#### [Data]
****

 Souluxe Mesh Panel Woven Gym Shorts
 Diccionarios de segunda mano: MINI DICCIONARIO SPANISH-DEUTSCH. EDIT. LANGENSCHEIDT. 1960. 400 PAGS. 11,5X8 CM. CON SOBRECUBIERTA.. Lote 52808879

****

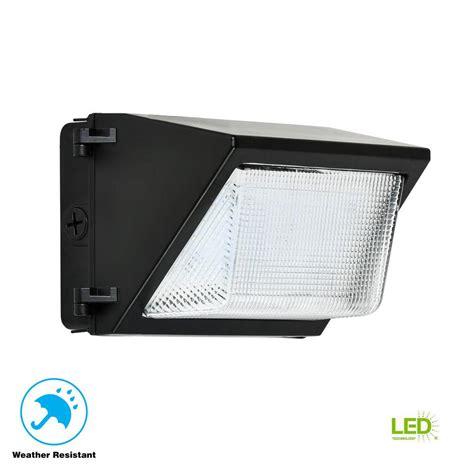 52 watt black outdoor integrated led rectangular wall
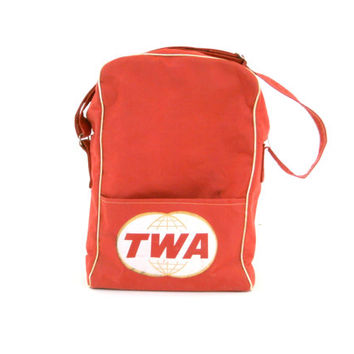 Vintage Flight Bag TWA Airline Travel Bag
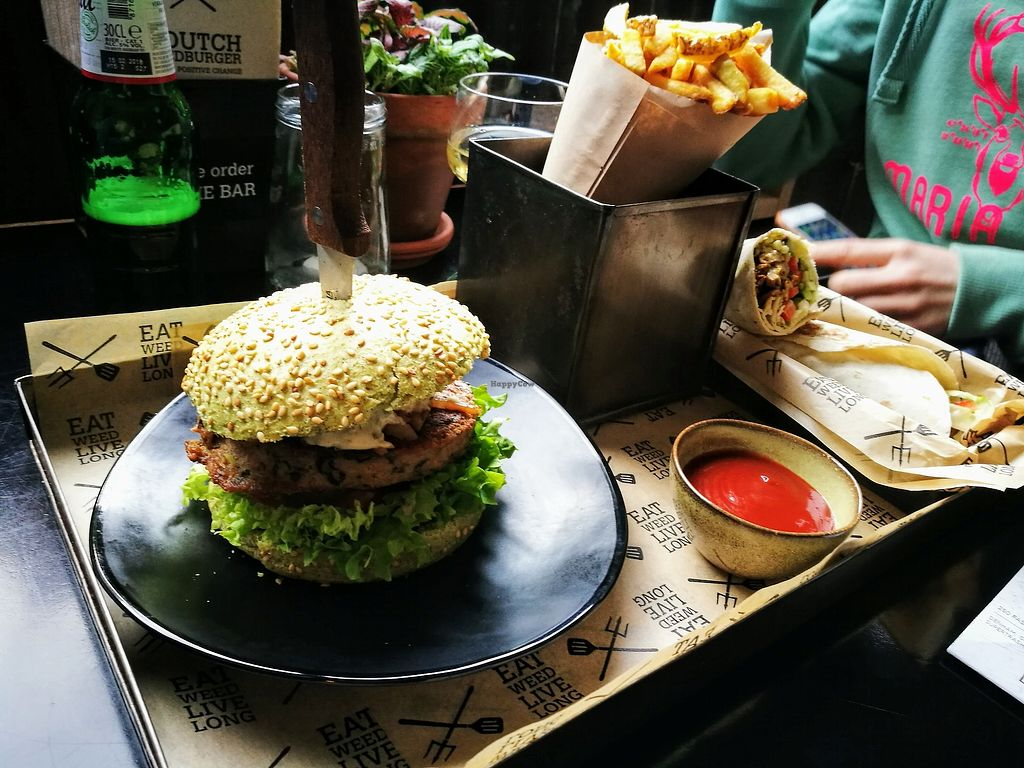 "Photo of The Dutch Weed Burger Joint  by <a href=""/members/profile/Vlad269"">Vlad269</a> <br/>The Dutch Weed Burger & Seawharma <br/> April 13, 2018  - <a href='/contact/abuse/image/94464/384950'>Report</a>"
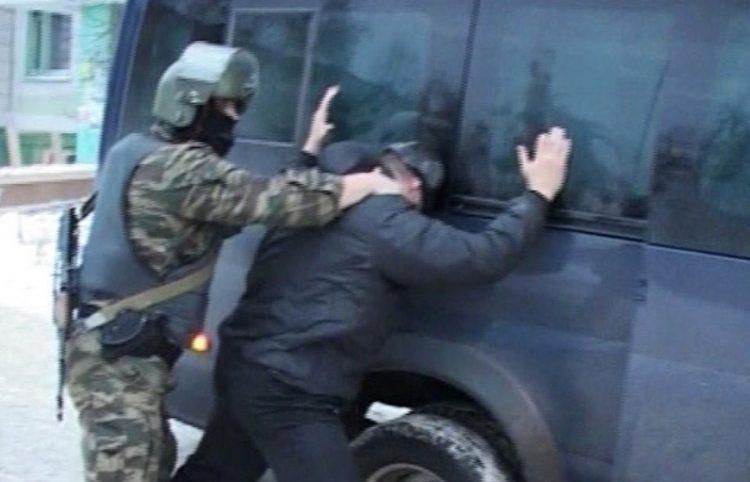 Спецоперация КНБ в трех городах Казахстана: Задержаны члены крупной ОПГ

****

#### [Instructions for the task]
Out of the data above, transcribe exactly and only the lines starting with the line that has "Souluxe Mesh Panel Woven Gym Shorts" and going on through the line that has "Diccionarios de segunda", both included.

#### [Answer area]
 Souluxe Mesh Panel Woven Gym Shorts
 Diccionarios de segunda mano: MINI DICCIONARIO SPANISH-DEUTSCH. EDIT. LANGENSCHEIDT. 1960. 400 PAGS. 11,5X8 CM. CON SOBRECUBIERTA.. Lote 52808879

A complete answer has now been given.